__Text section__:
↓

A pin-Schmitt will help, as that increases the slew rate at the D-Pin, and it is likely there are more than a single D-FF in the total chain.
With modern CMOS processes the settling times are very rapid, especially on a lightly loaded FF. (ie a buffer will help where the pin-FF drives to many.)
The two stage simple series D-FF does not lower the pin toggle rate, but it does increase the latency. It is probably tolerable to have that at each pin buffer.
It may be that Chip has one FF in the outer ring, and another at Core logic entry.
JMG,
Here's the actual quoted documentation mentioning the glitch potential for mode %10000 = Time A-input states
If states change faster than the cog is able to retrieve measurements, the measurements will effectively be lost, as old ones will be overwritten with new ones. This may be gotten around by using two smart pins to time highs, with one pin inverting its ‘A’ input. Then, you could capture both states, as long as the sum of the states’ durations didn’t exceed the cog’s ability retrieve both results. This would help in cases where one of the states was very short in duration, but the other wasn’t.

↑

__Exercise 1__:
Answer these questions from the forum excerpt, one line each:
(a) Why does the forum excerpt say a pin-Schmitt will help?
(b) What does the two-stage simple series D-FF increase?
(c) What happens to measurements when states change faster than the cog can retrieve them?
__Exercise 2__: Translate this sentence from the forum excerpt into German: "With modern CMOS processes the settling times are very rapid, especially on a lightly loaded FF."
__Exercise 3__: Copy the stretch of the forum excerpt from "A pin-Schmitt will" through "Core logic entry." word for word.

__Material provided__:
↓

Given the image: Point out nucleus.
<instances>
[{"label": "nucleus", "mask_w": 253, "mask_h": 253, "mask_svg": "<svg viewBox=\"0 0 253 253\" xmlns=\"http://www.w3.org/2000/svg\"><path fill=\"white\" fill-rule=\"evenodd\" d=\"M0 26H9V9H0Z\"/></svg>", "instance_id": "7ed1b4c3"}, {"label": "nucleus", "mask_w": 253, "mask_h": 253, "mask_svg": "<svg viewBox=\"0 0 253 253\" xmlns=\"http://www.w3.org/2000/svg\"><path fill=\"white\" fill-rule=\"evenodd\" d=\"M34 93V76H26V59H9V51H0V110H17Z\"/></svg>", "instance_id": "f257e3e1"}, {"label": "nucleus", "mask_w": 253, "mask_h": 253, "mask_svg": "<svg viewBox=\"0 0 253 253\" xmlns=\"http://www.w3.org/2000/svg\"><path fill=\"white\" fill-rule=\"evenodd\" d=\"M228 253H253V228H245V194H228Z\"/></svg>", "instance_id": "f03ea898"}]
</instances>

↑

__Exercise answer 1__:
(a) It increases the slew rate at the D-Pin.
(b) It increases the latency.
(c) They are effectively lost, because old ones are overwritten with new ones.

__Exercise answer 2__: Bei modernen CMOS-Prozessen sind die Einschwingzeiten sehr kurz, insbesondere bei einem gering belasteten FF.

__Exercise answer 3__:
A pin-Schmitt will help, as that increases the slew rate at the D-Pin, and it is likely there are more than a single D-FF in the total chain.
With modern CMOS processes the settling times are very rapid, especially on a lightly loaded FF. (ie a buffer will help where the pin-FF drives to many.)
The two stage simple series D-FF does not lower the pin toggle rate, but it does increase the latency. It is probably tolerable to have that at each pin buffer.
It may be that Chip has one FF in the outer ring, and another at Core logic entry.